CONFESSOR. Have you carefully considered the step you wish to take?

STRANGER. Very carefully.

CONFESSOR. Have you no more questions?

STRANGER. Questions? No.

CONFESSOR. Then stay here, whilst I fetch the Chapter and the Fathers and Brothers, so that the solemn act may begin.

STRANGER. Yes. Let it come to pass.

(The CONFESSOR goes out. The STRANGER, left alone, is sunk in thought.)

TEMPTER (coming forward). Are you ready?

STRANGER. So ready, that I've no answer left for you.

TEMPTER. On the brink of the grave, I understand! You'll have to lie in your coffin and appear to die; the old Adam will be covered with three shovelfuls of earth, and a De Profundis will be sung. Then you'll rise again from the dead, having laid aside your old name, and be baptized once more like a new-born child! What will you be called? (The STRANGER does not reply.) It is written: Johannes, brother Johannes, because he preached in the wilderness and...

STRANGER. Do not trouble me.

TEMPTER. Speak to me a little, before you depart into the long silence. For you'll not be allowed to speak for a whole year.

STRANGER. All the better. Speaking at last becomes a vice, like drinking. And why speak, if words do not cloak thoughts?

TEMPTER. _You_ at the graveside.... Was life so bitter?

STRANGER. Yes. My life was.

TEMPTER. Did you never know one pleasure?

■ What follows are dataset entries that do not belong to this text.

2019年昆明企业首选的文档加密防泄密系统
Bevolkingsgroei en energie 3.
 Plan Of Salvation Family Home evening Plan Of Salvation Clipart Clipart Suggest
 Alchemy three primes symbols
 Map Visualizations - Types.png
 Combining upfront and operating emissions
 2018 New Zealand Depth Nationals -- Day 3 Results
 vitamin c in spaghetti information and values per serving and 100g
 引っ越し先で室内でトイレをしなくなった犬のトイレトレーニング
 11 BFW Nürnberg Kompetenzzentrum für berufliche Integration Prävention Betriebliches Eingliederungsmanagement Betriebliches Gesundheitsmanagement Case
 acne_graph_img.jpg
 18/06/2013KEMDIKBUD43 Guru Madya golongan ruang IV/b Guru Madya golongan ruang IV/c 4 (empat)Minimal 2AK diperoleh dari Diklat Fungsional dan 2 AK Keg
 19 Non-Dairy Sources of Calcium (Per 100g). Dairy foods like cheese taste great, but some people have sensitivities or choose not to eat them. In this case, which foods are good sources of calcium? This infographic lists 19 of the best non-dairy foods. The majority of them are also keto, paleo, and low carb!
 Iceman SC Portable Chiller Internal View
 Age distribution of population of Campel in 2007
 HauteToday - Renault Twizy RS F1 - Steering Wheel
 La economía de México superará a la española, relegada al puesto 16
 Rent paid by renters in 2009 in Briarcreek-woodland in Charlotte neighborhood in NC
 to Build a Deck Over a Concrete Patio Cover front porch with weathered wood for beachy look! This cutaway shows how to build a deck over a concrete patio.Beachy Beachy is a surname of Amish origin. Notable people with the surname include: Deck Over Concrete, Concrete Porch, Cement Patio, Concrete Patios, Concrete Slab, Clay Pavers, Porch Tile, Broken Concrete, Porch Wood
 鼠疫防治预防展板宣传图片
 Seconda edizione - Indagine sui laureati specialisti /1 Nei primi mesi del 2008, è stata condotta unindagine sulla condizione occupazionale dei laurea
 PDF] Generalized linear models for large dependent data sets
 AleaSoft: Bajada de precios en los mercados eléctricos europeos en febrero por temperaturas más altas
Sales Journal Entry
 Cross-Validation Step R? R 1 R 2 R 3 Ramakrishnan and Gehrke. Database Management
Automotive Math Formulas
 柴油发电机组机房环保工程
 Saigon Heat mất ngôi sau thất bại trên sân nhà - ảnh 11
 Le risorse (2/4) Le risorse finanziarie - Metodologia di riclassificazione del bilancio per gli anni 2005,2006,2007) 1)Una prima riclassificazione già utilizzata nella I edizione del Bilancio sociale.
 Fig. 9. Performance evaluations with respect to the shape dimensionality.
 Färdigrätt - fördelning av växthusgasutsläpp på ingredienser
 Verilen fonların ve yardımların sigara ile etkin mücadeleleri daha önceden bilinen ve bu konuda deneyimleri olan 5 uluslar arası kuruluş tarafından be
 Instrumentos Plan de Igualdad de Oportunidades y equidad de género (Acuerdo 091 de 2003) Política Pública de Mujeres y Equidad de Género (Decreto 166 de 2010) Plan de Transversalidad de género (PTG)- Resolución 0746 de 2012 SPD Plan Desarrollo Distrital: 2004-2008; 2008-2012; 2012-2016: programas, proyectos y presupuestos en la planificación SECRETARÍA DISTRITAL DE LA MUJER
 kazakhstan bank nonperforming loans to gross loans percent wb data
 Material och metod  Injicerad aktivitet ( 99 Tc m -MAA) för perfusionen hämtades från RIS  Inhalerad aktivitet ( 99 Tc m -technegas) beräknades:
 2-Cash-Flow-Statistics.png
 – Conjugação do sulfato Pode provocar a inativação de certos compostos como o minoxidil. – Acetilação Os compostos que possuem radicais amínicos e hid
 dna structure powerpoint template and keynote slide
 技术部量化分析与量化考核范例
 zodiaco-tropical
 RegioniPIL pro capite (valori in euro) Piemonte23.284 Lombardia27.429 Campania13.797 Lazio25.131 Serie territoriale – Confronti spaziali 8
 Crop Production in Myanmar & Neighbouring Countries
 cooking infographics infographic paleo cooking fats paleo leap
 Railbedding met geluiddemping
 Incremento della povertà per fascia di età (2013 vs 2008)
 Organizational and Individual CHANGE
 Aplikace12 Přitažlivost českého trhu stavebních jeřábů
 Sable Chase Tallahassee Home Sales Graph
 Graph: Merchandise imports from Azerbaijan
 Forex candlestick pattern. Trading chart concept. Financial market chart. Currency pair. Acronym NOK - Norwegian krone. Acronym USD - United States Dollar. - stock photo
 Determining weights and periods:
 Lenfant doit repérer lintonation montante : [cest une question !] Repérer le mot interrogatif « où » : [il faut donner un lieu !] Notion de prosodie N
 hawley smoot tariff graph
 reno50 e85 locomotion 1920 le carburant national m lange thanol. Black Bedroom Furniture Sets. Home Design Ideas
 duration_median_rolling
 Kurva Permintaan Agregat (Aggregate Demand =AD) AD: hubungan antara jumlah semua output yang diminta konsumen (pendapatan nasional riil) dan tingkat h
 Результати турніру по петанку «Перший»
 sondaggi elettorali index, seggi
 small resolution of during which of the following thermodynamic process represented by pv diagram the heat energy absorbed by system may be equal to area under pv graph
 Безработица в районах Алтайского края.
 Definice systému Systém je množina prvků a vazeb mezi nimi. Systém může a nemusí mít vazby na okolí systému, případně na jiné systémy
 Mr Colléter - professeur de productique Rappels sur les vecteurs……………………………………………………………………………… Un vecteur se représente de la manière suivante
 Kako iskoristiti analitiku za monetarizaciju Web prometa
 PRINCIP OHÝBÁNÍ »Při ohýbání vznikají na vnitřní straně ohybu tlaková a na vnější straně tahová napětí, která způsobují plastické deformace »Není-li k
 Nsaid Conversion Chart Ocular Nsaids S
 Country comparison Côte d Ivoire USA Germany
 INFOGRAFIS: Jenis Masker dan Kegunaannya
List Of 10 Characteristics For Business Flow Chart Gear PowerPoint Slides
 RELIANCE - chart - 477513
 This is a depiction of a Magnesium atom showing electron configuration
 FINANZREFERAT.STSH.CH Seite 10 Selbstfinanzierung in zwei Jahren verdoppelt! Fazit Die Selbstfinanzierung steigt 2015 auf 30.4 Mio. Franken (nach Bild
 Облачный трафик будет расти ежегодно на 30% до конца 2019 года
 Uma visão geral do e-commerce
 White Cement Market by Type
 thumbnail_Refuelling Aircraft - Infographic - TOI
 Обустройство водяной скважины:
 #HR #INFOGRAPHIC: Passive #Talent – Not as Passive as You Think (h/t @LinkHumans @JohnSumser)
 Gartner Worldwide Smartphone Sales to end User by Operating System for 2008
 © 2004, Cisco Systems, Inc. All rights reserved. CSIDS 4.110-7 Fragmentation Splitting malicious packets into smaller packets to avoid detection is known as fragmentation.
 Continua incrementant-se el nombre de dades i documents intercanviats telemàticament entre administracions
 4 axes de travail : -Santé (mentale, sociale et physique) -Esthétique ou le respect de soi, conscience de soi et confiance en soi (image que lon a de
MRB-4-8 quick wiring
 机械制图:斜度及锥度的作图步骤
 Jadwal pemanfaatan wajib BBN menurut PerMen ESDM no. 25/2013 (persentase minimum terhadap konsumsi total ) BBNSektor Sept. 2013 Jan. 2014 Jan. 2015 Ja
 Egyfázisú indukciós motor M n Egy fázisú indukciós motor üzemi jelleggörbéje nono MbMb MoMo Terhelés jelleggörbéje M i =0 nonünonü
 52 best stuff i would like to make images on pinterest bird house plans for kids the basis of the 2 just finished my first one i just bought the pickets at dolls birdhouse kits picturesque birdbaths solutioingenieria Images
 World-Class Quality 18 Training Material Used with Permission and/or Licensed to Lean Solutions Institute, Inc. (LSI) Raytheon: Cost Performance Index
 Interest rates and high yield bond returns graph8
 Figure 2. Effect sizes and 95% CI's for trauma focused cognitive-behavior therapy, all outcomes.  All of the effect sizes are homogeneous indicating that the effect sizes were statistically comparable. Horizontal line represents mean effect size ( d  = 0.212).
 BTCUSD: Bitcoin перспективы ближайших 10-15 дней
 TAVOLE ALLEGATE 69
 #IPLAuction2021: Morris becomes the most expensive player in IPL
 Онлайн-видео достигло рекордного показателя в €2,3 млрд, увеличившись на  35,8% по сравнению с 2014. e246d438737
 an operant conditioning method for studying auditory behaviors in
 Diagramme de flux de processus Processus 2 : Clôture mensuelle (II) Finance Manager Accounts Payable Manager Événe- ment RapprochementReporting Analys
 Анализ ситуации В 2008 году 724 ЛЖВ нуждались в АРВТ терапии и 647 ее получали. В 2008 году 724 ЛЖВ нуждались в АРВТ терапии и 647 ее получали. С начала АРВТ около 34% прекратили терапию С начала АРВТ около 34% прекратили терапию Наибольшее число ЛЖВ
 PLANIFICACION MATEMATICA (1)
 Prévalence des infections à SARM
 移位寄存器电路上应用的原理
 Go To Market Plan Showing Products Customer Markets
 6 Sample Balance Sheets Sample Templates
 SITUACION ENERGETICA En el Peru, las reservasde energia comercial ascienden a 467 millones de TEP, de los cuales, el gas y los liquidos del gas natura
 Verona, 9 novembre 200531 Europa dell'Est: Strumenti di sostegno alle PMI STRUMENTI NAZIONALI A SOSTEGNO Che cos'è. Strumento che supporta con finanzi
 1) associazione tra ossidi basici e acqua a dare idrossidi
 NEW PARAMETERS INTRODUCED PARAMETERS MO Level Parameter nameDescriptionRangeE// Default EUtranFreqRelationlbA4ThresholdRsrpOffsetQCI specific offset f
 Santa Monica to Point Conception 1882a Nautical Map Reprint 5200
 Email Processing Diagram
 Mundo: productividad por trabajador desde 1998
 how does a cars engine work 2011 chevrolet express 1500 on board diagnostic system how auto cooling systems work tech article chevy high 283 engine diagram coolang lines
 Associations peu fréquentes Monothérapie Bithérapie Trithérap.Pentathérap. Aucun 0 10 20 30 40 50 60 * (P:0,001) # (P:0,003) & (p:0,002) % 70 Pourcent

STRANGER. Yes, many pleasures; but they were very brief and seemed only to exist in order to make the pain of their loss the sharper.

TEMPTER. Can't it be put the other way round: that pain exists in order to make joy more keen?

STRANGER. It can be put in any way.

(A woman enters with a child to be baptized.)

TEMPTER. Look! A little mortal, who's to be consecrated to suffering.

STRANGER. Poor child!

TEMPTER. A human history, that's about to begin. (A bridal couple cross the stage.) And there--what's loveliest, and most bitter. Adam and Eve in Paradise, that in a week will be a Hell, and in a fortnight Paradise again.

STRANGER. What is loveliest, brightest! The first, the only, the last that ever gave life meaning! I, too, once sat in the sunlight on a verandah, in the spring beneath the first tree to show new green, and a small crown crowned a head, and a white veil lay like thin morning mist over a face... that was not that of a human being. Then came darkness!

TEMPTER. Whence?

STRANGER. From the light itself. I know no more.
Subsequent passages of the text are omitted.